Unlike glutamine, just a few studies indicate the protective effects of arginine on intestinal epithelium integrity. In an intestinal obstruction model, arginine decreased intestinal paracellular permeability (400 Da molecule) and E. coli translocation [146]. Similarly, l-arginine (4 mM) moderately inverted the increase in paracellular permeability of Lucifer Yellow (457.25 Da) and the reduction in TEER (transepithelial electrical resistance) generated by heat stress [147]. Protective effects of L-arginine have been reported on the intestinal epithelial barrier under heat-stress conditions in rats and the IEC-6 cell line [148]. In IPEC-J2 cells, arginine improved hypoxia-induced paracellular inulin permeability, decreased TEER, and moderation ZO-1 [149]. In the small intestine of nonalcoholic steatohepatitis rodents, arginine regulates occludin and ZO-1 and promotes plasma levels of bacterial endotoxins [150]. Arginine enhances the intestinal barrier function of birds fed a reduced protein diet under stress conditions [151]. Similarly, arginine demonstrated favorable effects in overall growth, intestinal integrity, and morphology in broilers subjected or not to the Eimeria challenge. In the intestinal skin of mice, arginine increased the Bacteroidetes population and the production of mucin-2, mucin -4, TNF-α, IL-1β, IFN-γ, paneth antimicrobials, and secretory immunoglobulin A [152]. Well-designed clinical trials must be addressed to confirm‎ the potential observed in preclinical trials.

7.7. Polyphenols

To date, the mechanisms of action regarding polyphenols with intestinal permeability have not been well understood. Nevertheless, polyphenols are involved in a direct/indirect matter with intestinal permeability by NF-κB inactivation, a pathway identified as among the most significant arbitrators of cytokines, interleukins, and inflammation. Furthermore, the NF-κB activation is related to impairing the epithelial barrier function by TJ disassembly. Luescher et al. (2017) [153] have reported that polyphenols inactive NF-κB by containing degraded proteasome of IκB and interfering with IκB kinase phosphorylation [153]. Another essential aspect potentially engaged in improving intestinal epithelium functions is the inhibition of several protein kinases, including activated protein kinase, phosphoinositide-3-kinase, tyrosine kinase, mitogen-activated protein kinase, myosin light-chain kinase, protein kinase C and adenosine monophosphate [154]. Some epigallocatechin 3-gallate, curcumin, and quercetin have been reported to decrease intestinal permeability by inhibiting protein kinase C and myosin light-chain kinase involved in the phosphorylation of inflammatory proteins [155,156,157].

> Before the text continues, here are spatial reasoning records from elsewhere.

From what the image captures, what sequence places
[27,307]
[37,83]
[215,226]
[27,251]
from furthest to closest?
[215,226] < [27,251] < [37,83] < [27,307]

Initially, the beneficial effects of polyphenols were attributed to their ability to eliminate ROS, that is, antioxidants. There is increasing evidence that its benefits are strongly related to the ability to interfere with redox signaling pathways [32]. it is considered that oxidative stress could be involved in the etiology of intestinal permeability; polyphenols, due to their properties, are proposed for treating the disease. Research suggests that the diet’s consumption of polyphenols contributes to restoring redox homeostasis and increasing the activity of antioxidant enzymes (SOD, CAT, GPx, and GR). The expression‎ of these enzymes is regulated by a nuclear erythroid-derived factor 2 (Nrf2). Nrf2 is activated at the cellular level by ROS and translocates to the nucleus, where it regulates the transcriptions of various genes encoding the aforementioned antioxidant enzymes. The antioxidant activity of polyphenols is associated with the ability to activate Nrf2 and, therefore, regulate antioxidant enzymes [158].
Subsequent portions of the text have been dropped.